I've often said from the moment the ultrasound tech said there were two sacs I worried. You hear a lot of horror stories. I've always said I was naïve when pregnant with Chase. I didn't have an ultrasound until 13 weeks with him and just thought everything was fine and it was. I remember after I started feeling Chase kick thinking to myself I haven't felt him kick in awhile or doing kick counts. With a singleton you feel a kick you know who it is. I've got two in here to worry about now! I'm constantly trying to make sure I've felt both of them kick.
I never thought for one second about pre term labor when I was pregnant with Chase. When they told me I was 1-2 cms at 38 weeks I hadn't felt one contraction. With twins I worry that every ache and pain is pre term labor.

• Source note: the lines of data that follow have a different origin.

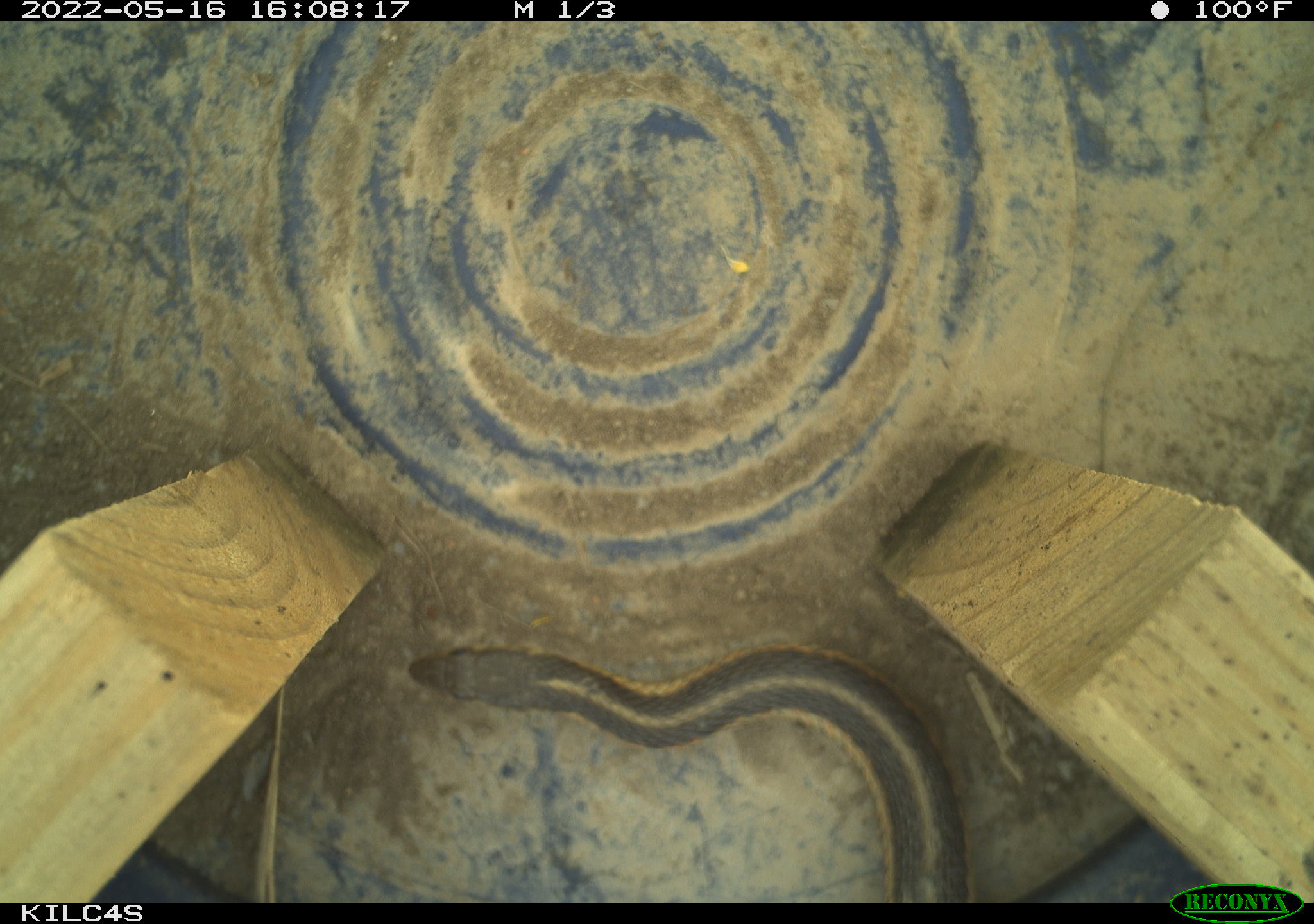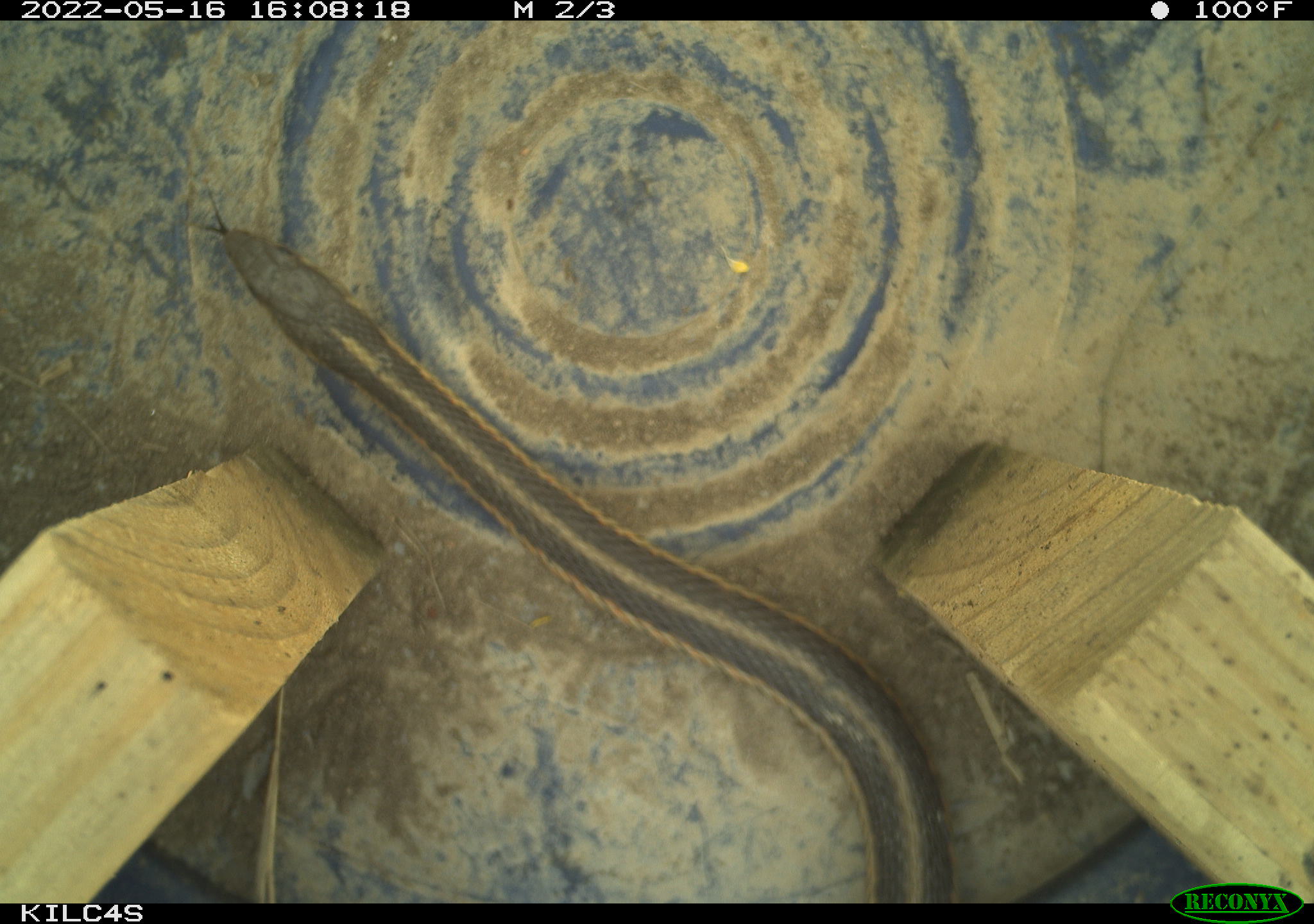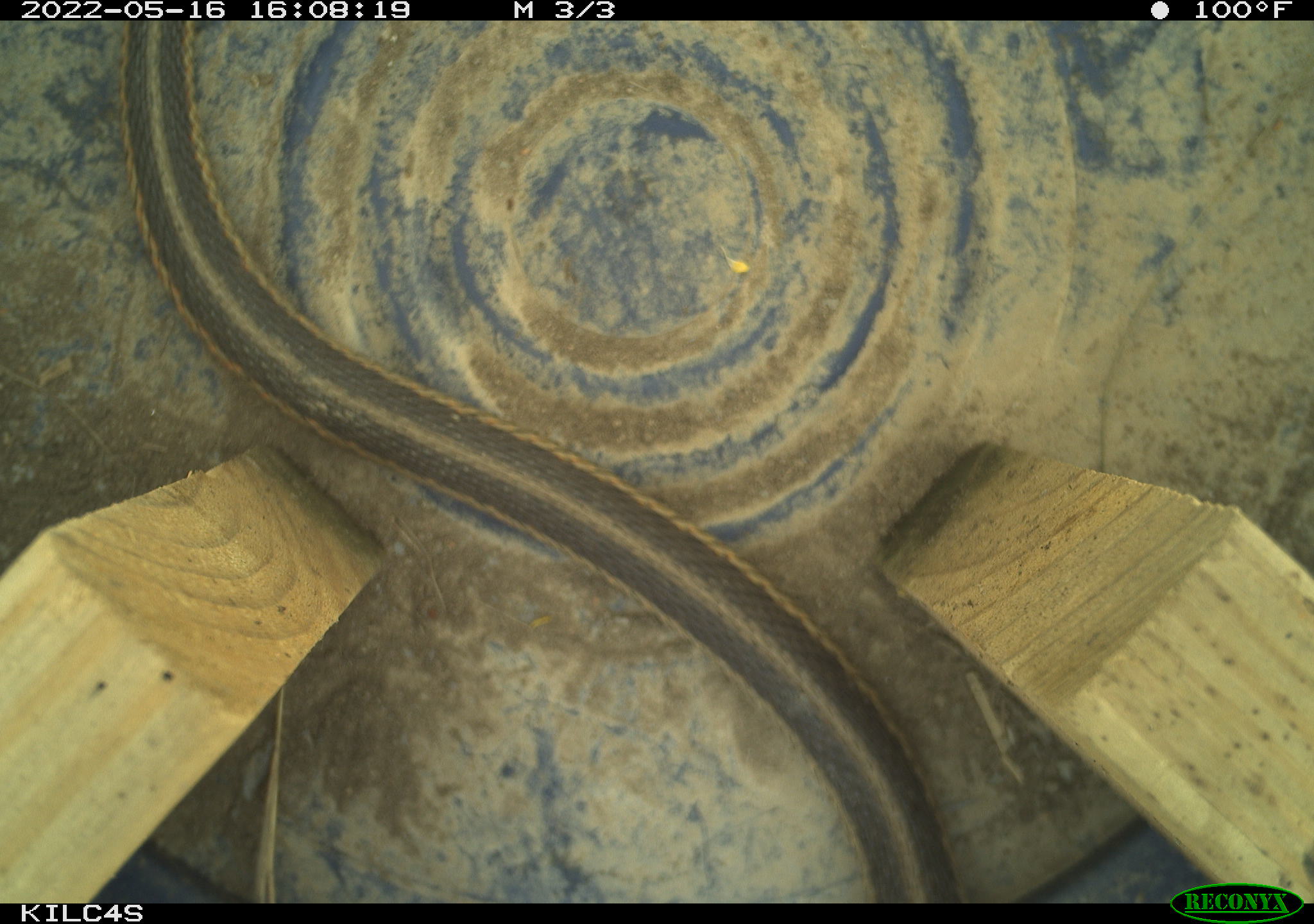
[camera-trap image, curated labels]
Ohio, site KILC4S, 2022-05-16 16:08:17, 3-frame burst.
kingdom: Animalia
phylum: Chordata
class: Reptilia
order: Squamata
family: Colubridae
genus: Thamnophis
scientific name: Thamnophis sirtalis sirtalis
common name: eastern gartersnake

That hip pain I was talking about earlier? I know I have a high tolerance for pain. I was 6-7 cms when I got to the hospital. My hip feels like it is going to shatter. I know if it is bad enough to make me want to cry that it would have some women calling their doctor. I lay on my right side to give my left hip a break and then the whole time worry because you are supposed to lay on your left side.
I'm a substitute teacher. With Chase I went on maternity leave at 38 weeks when I started having contractions. If my water broke while I was teaching I'm not sure what I would have done. At 21 weeks with the twins I was teaching one day and my legs were KILLING me. Again, I have a high tolerance for pain and I was in so much pain I wanted to cry. I tried putting my feet up which didn't really help. Plus it wouldn't look good if someone came in and the sub had their feet up so I made the decision to go on maternity leave. I saw no way for me to be able to be on my feet and come home and take care of Chase without being in excruciating pain.
I'm not sure if I can explain it well enough for everyone to understand. It might be one of those things unless you experience it you can't understand. It is so important for us all to appreciate how lucky we are which I hope everyone thinks I do. To take a minute and to think about how someone else might be feeling. When I hear Britney Spears say she wants twins it just irks me. Again, they are the biggest blessing I have ever received but they don't come easy.